PROBLEM STATEMENT — Pick out every line in the rows below that contains the word "grass", and copy each of those lines.
--- STORED RECORDS ---
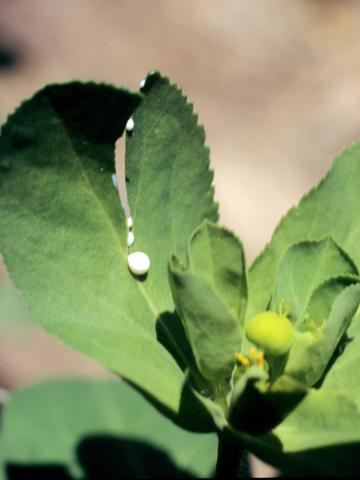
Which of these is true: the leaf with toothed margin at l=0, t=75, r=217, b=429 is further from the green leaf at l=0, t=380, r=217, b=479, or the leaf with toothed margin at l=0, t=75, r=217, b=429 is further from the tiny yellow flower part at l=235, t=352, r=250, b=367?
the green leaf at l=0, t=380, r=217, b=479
---
--- STORED RECORDS ---
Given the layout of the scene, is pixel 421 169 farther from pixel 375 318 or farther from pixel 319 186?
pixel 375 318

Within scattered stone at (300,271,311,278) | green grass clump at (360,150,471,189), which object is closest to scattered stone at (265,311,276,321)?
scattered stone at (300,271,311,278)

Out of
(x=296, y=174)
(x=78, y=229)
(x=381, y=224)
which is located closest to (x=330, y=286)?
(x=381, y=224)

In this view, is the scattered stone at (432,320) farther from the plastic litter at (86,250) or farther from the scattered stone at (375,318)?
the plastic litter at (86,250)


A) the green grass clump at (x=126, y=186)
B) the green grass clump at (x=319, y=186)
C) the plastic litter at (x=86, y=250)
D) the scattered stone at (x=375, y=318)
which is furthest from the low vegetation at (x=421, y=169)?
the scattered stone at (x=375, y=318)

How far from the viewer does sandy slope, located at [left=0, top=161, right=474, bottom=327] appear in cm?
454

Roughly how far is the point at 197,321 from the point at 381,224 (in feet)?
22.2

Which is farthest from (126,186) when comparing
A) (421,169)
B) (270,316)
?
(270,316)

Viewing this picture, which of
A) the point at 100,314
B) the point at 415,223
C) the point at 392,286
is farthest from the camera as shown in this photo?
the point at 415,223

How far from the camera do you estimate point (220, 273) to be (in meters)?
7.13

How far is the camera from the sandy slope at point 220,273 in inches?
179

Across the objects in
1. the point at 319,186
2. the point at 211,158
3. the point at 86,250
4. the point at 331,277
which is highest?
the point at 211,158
---
--- STORED RECORDS ---
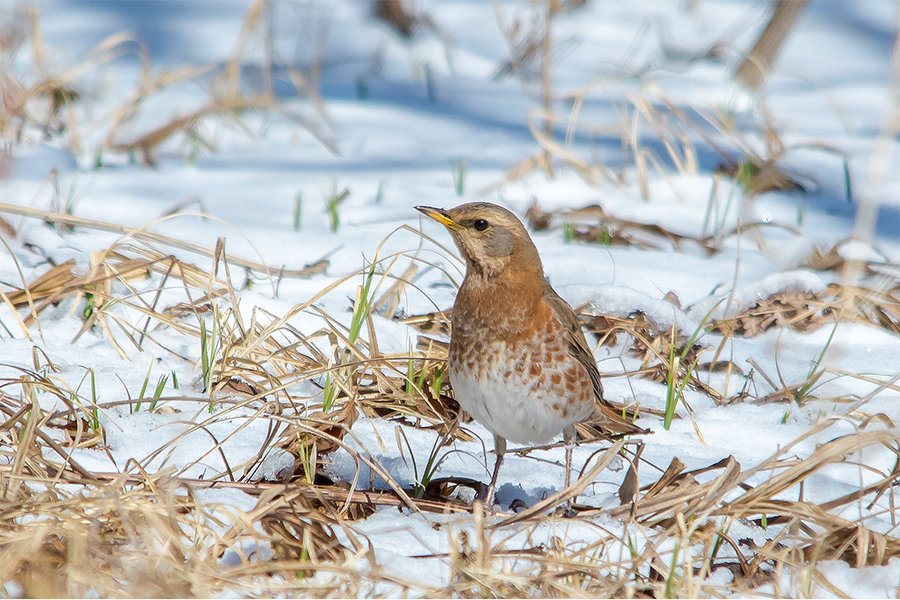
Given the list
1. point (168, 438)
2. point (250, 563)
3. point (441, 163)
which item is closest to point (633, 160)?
---
REPLY TO THE TASK —
Within scattered stone at (300,271,311,278) | green grass clump at (360,150,471,189), which object is closest to scattered stone at (265,311,276,321)?
A) the green grass clump at (x=126, y=186)
B) the green grass clump at (x=319, y=186)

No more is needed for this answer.